> **YOUR GOAL**
Resume the post on ultrasound in penetrating trauma cardiac arrest, carrying it on from its last sentence.

╭─ TEXT UNDER STUDY

Penetrating arrestUltrasound is being used for procedures and decision making everywhere. Now, someone’s evaluated it for decision making in penetrating trauma cardiac arrest emergent thoracotomies. Is there a place (and time) for ultrasound in this setting? A new article in Annals of Surgery looks into this. What we can take home is that cardiac standstill on ultrasound is always a bad sign.

Prospective study on penetrating arrest
Coming from a country with very little penetrating trauma, I’m pretty impressed that a hospital can gather 187 arrested penetrating trauma patients in a 3.5 years in a prospective study! What they did was to FAST scan all these before doing the thoracotomy, and in retrospect see how FAST did – and could’ve performed – if used for decision making.

Still, this is less than 200 patients, from one center, and even though the numbers are convincing, they should be interpreted with caution. With that in mind, read on.

They found that NONE of the 126 pts with cardiac standstill on ultrasound were saved by the thoracotomy. Only pts with sign of cardiac motion on ultrasound survived – although only 9 out of 54. And by survived, they mean surviving patients, and pts who get ROSC, but end up as organ donors. So, overall, 9 out of 180 pts “survived” the penetrating arrest. Following the numbers of this paper, more than tripling that survival rate by patient selection and getting this number to 9 of 54 could make emergency thoracotomies more acceptable. Sounds intriguing.

Ultrasound in arrest
Now, is a penetrating traumatic arrest situation the right place to use ultrasound? This is a high stress situation where the team leader needs to make a decision quickly. And in this setting, the mortality is 100% if you don’t do the thoracotomy. Although a trained sonographer will get a heart image in seconds, I don’t think I would reach for the ultrasound probe in this situation in my hosptial.

╰─
╭─ SUPPLIED MATERIAL

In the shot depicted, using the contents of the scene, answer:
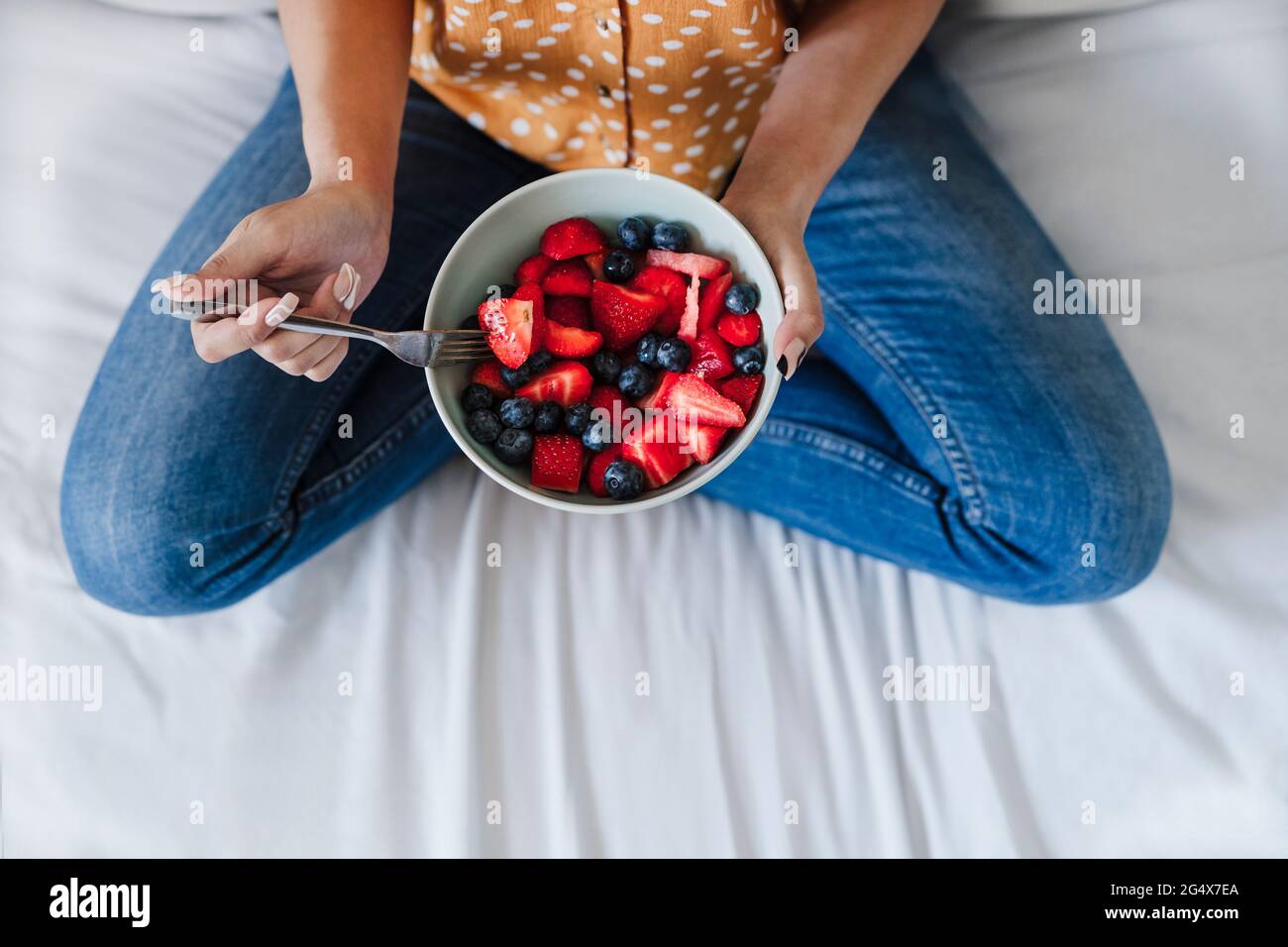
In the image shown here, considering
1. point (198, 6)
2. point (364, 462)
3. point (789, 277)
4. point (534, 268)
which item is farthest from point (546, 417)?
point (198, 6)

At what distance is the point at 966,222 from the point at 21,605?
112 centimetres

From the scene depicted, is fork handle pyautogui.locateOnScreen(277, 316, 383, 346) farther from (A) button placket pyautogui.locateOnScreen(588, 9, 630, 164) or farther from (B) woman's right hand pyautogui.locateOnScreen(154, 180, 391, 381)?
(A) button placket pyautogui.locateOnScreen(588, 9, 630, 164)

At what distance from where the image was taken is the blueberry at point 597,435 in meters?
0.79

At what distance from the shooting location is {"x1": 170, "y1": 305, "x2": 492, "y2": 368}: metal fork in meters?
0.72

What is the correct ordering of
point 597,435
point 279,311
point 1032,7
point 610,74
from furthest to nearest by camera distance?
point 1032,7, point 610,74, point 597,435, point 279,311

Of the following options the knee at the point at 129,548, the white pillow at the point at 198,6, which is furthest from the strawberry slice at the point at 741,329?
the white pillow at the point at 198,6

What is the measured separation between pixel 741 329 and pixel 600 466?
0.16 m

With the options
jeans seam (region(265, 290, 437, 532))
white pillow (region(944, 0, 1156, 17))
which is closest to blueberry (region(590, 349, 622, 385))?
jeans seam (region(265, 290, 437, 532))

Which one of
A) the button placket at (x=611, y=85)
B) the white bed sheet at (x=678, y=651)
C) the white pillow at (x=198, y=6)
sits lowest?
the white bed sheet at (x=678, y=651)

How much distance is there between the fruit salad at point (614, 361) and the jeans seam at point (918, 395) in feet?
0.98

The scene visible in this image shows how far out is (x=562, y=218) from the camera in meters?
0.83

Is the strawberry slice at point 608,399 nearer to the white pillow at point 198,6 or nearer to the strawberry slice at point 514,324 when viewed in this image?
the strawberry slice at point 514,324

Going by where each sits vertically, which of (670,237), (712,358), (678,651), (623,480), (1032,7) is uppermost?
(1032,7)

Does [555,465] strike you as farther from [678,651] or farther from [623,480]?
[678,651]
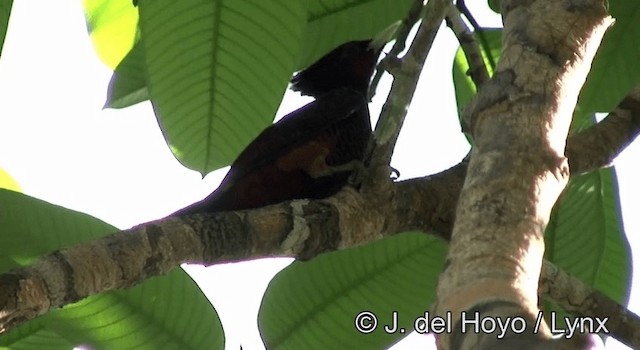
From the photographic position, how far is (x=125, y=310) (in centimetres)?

╰─

> **EXERCISE RESULT**
But maybe. If you’re team is streamlined, someone could place the probe as the the person doing the thoracotomy starts with bilateral finger thoracostomies, and then proceed if there is still cardiac movement.

Many centers have an aversion against thoracotomies. Seeing cardiac movement might encourage the team to push ahead instead of declaring the patient. At the other end of the spectrum, one might think about doing the thoracotomy even after the 10 min window if there’s still cardiac activety on ultrasound, although the weak part of that scenario is brain survival.

Cardiac standstill=lost case
Despite these musings, the decision criteria are still clinical: penetrating trauma to the thorax or upper abdomen with cardiac arrest within the last 10 mins.

In this article, we find the interesting part is that – just as in medical arrests – cardiac standstill on ultrasound is a very bad sign. Generally a sign that this is a lost case. The patient is dead. If the heart has run out of oxygen, the brain is surely fried.

FAST Ultrasound Examination as a Predictor of Outcomes After Resuscitative Thoracotomy: A Prospective Evaluation., Ann Surg, sept, 2015.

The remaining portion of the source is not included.